Impact of Data Pre-Processing Techniques on XGBoost Model Performance for Predicting All-Cause Readmission and Mortality Among Patients with Heart Failure

Abstract

Background: Heart failure poses a significant global health challenge, with high rates of readmission and mortality. Accurate models to predict these outcomes are essential for effective patient management. This study investigates the impact of data pre-processing techniques on XGBoost model performance in predicting all-cause readmission and mortality among heart failure patients. Methods: A dataset of 168 features from 2008 heart failure patients was used. Pre-processing included handling missing values, categorical encoding, and standardization. Four imputation techniques were compared: Mean, Multivariate Imputation by Chained Equations (MICEs), k-nearest Neighbors (kNNs), and Random Forest (RF).

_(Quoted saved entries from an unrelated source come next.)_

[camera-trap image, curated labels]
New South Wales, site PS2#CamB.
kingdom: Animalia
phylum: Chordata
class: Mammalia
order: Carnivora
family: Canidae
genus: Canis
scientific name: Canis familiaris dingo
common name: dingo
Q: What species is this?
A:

XGBoost models were evaluated using accuracy, recall, F1-score, and Area Under the Curve (AUC). Robustness was assessed through 10-fold cross-validation. Results: The XGBoost model with kNN imputation, one-hot encoding, and standardization outperformed others, with an accuracy of 0.614, recall of 0.551, and F1-score of 0.476. The MICE-based model achieved the highest AUC (0.647) and mean AUC (0.65 ± 0.04) in cross-validation. All pre-processed models outperformed the default XGBoost model (AUC: 0.60). Conclusions: Data pre-processing, especially MICE with one-hot encoding and standardization, improves XGBoost performance in heart failure prediction. However, moderate AUC scores suggest further steps are needed to enhance predictive accuracy.